Azione richiesta:
Prosegui la recensione del concerto pianistico di Alexander Malofeev riportata più sotto, riprendendo subito dopo la sua ultima frase.

Estratto:

━━━━━━━━━━━━━━━━━━━━━━━━━━━━━━

Un marchingegno settecentesco che permette di riprodurre suoni che si estendono (nelle sole fondamentali) dai circa 27Hz agli oltre 4000 Hz.
Un’estensione incredibile, come un prato così grande da non vederne i confini. Sarebbe facile perdersi.
Ma ogni volta che siamo in sala ad ascoltare l’ennesimo talentuoso interprete, questa vastità sembra trovare sempre un percorso di sintesi. Ed è sempre originale.
Questa volta, però, Alexander Malofeev, presentandoci un programma apparentemente incoerente (al limite dello strampalato) non ci rende il compito semplice. Perché, tenere assieme Händel e Skrjabin e poi chiudere con Chopin è come mettere sul tavolo di tutto un po’. Di contro, di Malofeev si dice già così bene che non potevamo avere almeno il beneficio del dubbio. Il concerto proposto dalla Fondazione Musica insieme lo scorso 6 Maggio ci ha chiarito le idee.
Fino a qualche anno addietro era consuetudine raccomandare al concertista in formazione lo studio del barocco, essenziale a conoscere i misteri della tastiera, per poi sconsigliarne la pratica pubblica. Come sempre più spesso accade, anche questo tabù sembra esser stato sgretolato da questa generazione di audaci virtuosi che hanno iniziato a frequentare le partiture settecentesche con molta libertà. In questo solco si inserisce la coraggiosa interpretazione di Alexander Malofeev, che ha arricchito le partiture barocche di un sentimentalismo post-romantico molto ammaliante.

━━━━━━━━━━━━━━━━━━━━━━━━━━━━━━

Dati di origine:
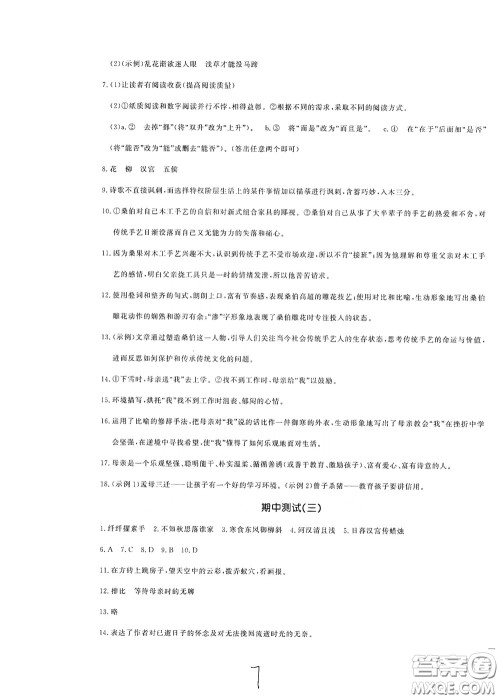 花山文艺出版社2020课时练测试卷六年级语文下册答案 花山文艺出版社2020课时练测试卷六年级语文下册答案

━━━━━━━━━━━━━━━━━━━━━━━━━━━━━━

Risultato esercizio:
Il programma ha previsto la Suite n. 1 in si bemolle maggiore HWV 434 di Georg Friedrich Händel, seguita dal Ground in do minore ZD 221 di Henry Purcell. In successione la Passacaglia in sol minore di Georg Muffat ed in conclusione il Concerto n. 2 in la minore per organo solo (da A. Vivaldi) BWV 593 di Johann Sebastian Bach nella trascrizione tardo-romantica di Samuel Feinberg.
Come detto, il ventiduenne russo ne esce molto bene. Il suo fraseggio è limpido, elastico, con trilli che rimbalzano sulla tastiera fulgidi ed un utilizzo del pedale che orna la partitura di pathos.
Agli scandalizzati – se ce ne fossero – basterebbe ricordare le molte trascrizioni di partiture barocche eseguite in periodo romantico.
In fondo, era tradizione ottocentesca frequentare temi del secolo precedente con un animo nuovo. A giudicare dagli applausi, il pubblico ha apprezzato.
Seguendo un climax ideale, l’apogeo si è toccato nella seconda parte dell’esibizione, dove  Malofeev pesca da un repertorio più familiare.  Molto variegato il programma, che prevede i Morceaux de fantaisie op. 3 di Sergej Rachmaninov, i Due Pezzi per la mano sinistra op. 9 di Aleksandr Skrjabin e, finale maestoso, l’Andante spianato e Grande Polacca brillante op. 22 di Fryderyk Chopin.
I suoi romantici sono connessi al barocco dal medesimo spirito esecutivo ma con qualcosa in più. Sebbene gli elementi tecnici siano gli stessi, con linee melodiche fluide e plastiche, condite da abbellimenti e trilli che rimbalzavano elastici sull’avorio della tastiera, la lettura della partitura è sembrata maggiormente interiorizzata e meno votata al sensazionalismo.
Nonostante i soli 22 anni, Malofeev ha suonato i suoi romantici con molta profondità, facendo emergere i diversi livelli compositivi. Il successo è sancito da un lungo tripudio di applausi e ben quattro bis ( La Fata Confetto di Tchaikovsky – lo Schiaccianoci nella trascrizione di Mikhail Pletnev, la Toccata di Prokofiev e Canzone Serenata Medtener).
In definitiva, il più grande merito del pianista è stato di esprimere coerenza all’interno di un programma bipolare, a riprova che gli artisti di carattere si specchiano in ogni musica suonata.
Potremmo obiettargli un non pieno rispetto per la partitura, ma sarebbe inopportuno e ingeneroso a fronte della qualità musicale ascoltata.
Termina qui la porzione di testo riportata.